Das hat sich geändert, weil die gewohnten "Ersatzstoffe" als überholt gelten müssen. Seit Ende 2003 wird das Thema in der Union intensiv thematisiert, durch Jürgen Rüttgers, durch die Konrad-Adenauer-Stiftung, als Leitidee des CDU-Parteitags in Düsseldorf 2004, durch entsprechende Auftritte, Appelle, Interviews führender Unions-Politiker bis zum heutigen Tage.
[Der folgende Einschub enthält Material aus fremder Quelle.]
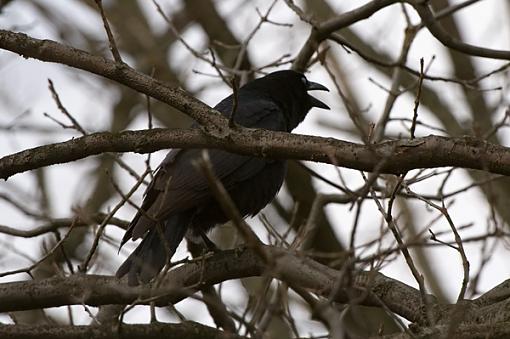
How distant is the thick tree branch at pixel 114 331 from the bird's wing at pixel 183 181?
86cm

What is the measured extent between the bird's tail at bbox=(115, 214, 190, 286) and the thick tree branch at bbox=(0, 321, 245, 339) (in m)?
0.37

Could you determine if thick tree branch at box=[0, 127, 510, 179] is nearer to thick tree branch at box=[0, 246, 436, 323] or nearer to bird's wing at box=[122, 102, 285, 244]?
thick tree branch at box=[0, 246, 436, 323]

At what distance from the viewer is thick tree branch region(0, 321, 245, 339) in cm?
468

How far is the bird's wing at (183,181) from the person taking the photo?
5801 millimetres

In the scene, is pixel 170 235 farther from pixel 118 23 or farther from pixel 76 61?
pixel 118 23

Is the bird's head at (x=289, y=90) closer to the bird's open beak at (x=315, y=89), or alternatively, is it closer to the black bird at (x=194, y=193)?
the bird's open beak at (x=315, y=89)

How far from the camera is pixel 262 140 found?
4.49m

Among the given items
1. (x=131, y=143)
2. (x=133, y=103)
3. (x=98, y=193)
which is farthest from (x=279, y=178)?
(x=133, y=103)

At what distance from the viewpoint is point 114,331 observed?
473 centimetres

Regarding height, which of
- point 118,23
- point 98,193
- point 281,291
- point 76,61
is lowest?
point 281,291

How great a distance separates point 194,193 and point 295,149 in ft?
5.64

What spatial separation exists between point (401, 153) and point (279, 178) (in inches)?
98.7

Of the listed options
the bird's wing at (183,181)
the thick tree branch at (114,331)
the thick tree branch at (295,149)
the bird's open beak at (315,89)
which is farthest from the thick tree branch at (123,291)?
the bird's open beak at (315,89)

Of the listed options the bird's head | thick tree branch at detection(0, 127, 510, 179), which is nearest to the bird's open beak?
the bird's head
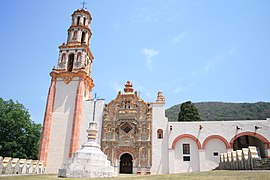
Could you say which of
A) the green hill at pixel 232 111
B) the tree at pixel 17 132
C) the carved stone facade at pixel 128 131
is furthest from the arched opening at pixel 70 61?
the green hill at pixel 232 111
Roland Koch sprach auf dem CDU-Parteitag im März 2005 von "gesundem Patriotismus". Auch Jürgen Rüttgers und Edmund Stoiber forderten einen "aufgeklärten Patriotismus".
Helmut Kohl konstatierte: "Zum freien Atmen gehört das Bekenntnis zum eigenen Land." Die sächsische CDU beschloss im November 2005 einen entsprechenden Leitantrag, die hessische CDU-Fraktion beginnt eine Reihe: "Was uns leitet - Eckpfeiler einer bürgerlichen Kultur" und die Konrad-Adenauer-Stiftung wird in Kürze den Sammelband "Einigkeit und Recht und Freiheit" herausbringen.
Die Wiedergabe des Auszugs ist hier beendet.